▶ **Document text**:
++++++++

Some of Brunei's historical sites are located along the river banks, including:
- Kota Batu Archaeological Park, the primary archaeological site in the country
- Tomb of Sultan Sharif Ali, the 3rd Sultan of Brunei
- Tomb of Sultan Bolkiah, the 5th Sultan of Brunei
- Tomb of Sultan Muhammad Hasan, the 9th Sultan of Brunei
- Makam di Luba, the tomb of Sultan Husin Kamaluddin, the 16th Sultan of Brunei
- The Royal Mausoleum (Kubah Makam Di-Raja) which is the burial place for several Sultans of Brunei including Sultan Omar Ali Saifuddien III, the previous Sultan and father of Sultan Hassanal Bolkiah
- Bubungan Dua Belas (the House of Twelve Roofs), the official residence of the British residents and high commissioners during the British protectorate
- The Brunei Museum, the country's national museum, is located in Kota Batu area, on the edge of a hill overlooking the river. Nearby, it is also home to the Malay Technology Museum, and the Brunei Darussalam Maritime Museum.
- The Limau Manis River, a source river of the Brunei River, is home to Limau Manis archaeological site which is datable to the Chinese Song dynasty (960–1279 AD).
- Istana Nurul Iman, the palace of Sultan Hassanal Bolkiah, the current Sultan of Brunei, is located on a hill overlooking the Brunei River.

++++++++

▶ **Data section**:
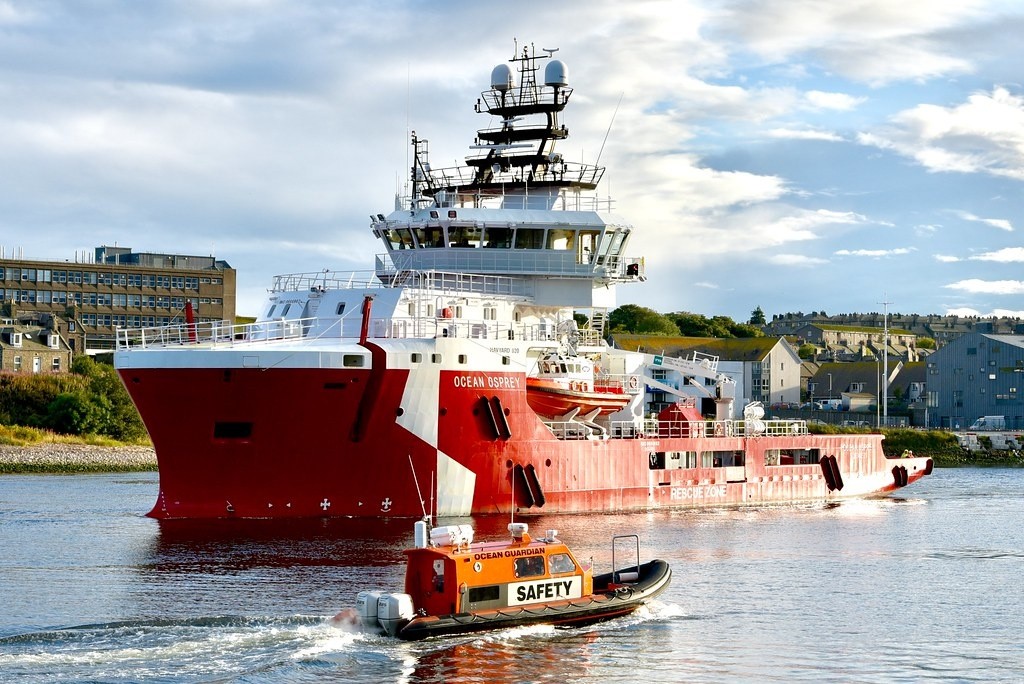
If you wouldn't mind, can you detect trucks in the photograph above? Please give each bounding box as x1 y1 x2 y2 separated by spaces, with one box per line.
970 415 1006 431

++++++++

▶ **What you will do**:
Return the passage of the Brunei historical sites text from "- The Limau" to "the Brunei River.", copied word for word.

▶ **Result for this exercise**:
- The Limau Manis River, a source river of the Brunei River, is home to Limau Manis archaeological site which is datable to the Chinese Song dynasty (960–1279 AD).
- Istana Nurul Iman, the palace of Sultan Hassanal Bolkiah, the current Sultan of Brunei, is located on a hill overlooking the Brunei River.